Tell her mornings are becoming a struggle so you are no longer sble to take her DD in. Her DH could easily do it and it doesnt6sound as if she has to be at work that early, more she is choosing to. Well tough, her child has to come first.

Questioningeverything Wed 19-Apr-17 14:26:41

I'd do what branleuse suggests.
I would come out with hey look I offered to help on the understanding that the help was needed not to give someone a lie in when I don't get one, thats just taking the pee. You guys have had help long enough, sort it out yourselves from now on.
And mean it too...

loulou0987 Wed 19-Apr-17 14:27:57

Maybe offer to pick the child up on the way to nursery on the days that the husband is at home? Then you are helping out but don't have as much of the hassle. Also maybe they will get the point?!?

TheMysteriousJackelope Wed 19-Apr-17 14:30:40

YANBU. Asking for long term, recurrent favors like this should be reciprocated in some way. They should be taking your DD some days and definitely not expecting you to take their child when they can do it themselves. Friends do help out friends, but it should work both ways. It also denies her DH time to bond with his DD during taking her to nursery and eventually school.

What is going to happen when their DD goes to the nursery more days a week as she gets older? This has become a habit that is going to grow.

Tell them that you need to scale back as it is becoming too much due to the ages of your DDs, that you will continue to do the days they are both not available but you can't do every day. If they get huffy or stroppy, well then you know they are taking you for granted and have got to the stage of feeling that they deserve you inconveniencing yourself to help them out.

Darbs76 Wed 19-Apr-17 14:33:01

If she's a good friend I'd probably just do it save the hassle of maybe falling out.

Alternative text her and say it's becoming difficult to get your own dd to nursery days you have both so can she please limit dropping her to only days her husband isn't able to do it. That's reasonable enough without falling out

Bluebell28 Wed 19-Apr-17 14:33:35

I think you should stop straight away.
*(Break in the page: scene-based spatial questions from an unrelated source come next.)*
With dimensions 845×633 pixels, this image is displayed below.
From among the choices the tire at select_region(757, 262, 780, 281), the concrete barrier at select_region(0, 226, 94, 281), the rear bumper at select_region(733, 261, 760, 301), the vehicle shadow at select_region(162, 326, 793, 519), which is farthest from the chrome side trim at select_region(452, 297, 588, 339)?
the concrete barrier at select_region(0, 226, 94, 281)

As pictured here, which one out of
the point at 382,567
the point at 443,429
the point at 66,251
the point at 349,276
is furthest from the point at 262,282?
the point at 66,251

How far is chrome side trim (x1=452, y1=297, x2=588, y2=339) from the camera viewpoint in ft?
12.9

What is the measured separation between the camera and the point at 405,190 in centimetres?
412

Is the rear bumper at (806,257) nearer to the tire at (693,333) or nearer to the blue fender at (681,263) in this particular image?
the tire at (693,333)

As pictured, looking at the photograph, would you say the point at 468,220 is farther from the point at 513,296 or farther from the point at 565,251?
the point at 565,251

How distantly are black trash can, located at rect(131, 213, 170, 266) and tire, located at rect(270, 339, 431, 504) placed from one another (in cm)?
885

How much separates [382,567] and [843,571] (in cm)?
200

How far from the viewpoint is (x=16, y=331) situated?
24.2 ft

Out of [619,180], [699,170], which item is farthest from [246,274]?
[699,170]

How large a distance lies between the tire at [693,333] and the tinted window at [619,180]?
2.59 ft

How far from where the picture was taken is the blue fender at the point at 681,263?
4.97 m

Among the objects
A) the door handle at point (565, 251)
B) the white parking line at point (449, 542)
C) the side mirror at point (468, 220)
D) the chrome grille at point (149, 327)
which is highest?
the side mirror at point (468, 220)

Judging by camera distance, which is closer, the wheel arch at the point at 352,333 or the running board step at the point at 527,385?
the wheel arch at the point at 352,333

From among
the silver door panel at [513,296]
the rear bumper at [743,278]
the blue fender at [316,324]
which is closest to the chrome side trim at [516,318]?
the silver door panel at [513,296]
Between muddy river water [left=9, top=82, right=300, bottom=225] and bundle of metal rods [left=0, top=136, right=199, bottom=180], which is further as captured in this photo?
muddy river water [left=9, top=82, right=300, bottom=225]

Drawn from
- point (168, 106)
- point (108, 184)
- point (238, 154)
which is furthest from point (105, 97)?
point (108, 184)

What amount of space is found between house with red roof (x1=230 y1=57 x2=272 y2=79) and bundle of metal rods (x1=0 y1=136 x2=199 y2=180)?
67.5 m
Helping a friend in an emergency is acceptable but I really think you are an unpaid childminder . If anything happens to her child whilst in your care are you covered by childminder insurance. Also your car insurance will not cover her child. .you need commercial insurance for your car. Ask registered childminders about the risks.

chocorabbit Wed 19-Apr-17 14:34:02

Next time confirm which days her husband will NOT be at home as you have figured out that it's only 2 days and very cheerfully inform her how helpful it is that you know when you have to pick her DD up and when you don't as it is so stressful with your DD tantrums!

Don't let HER make the decision about allowing her husband a lie in!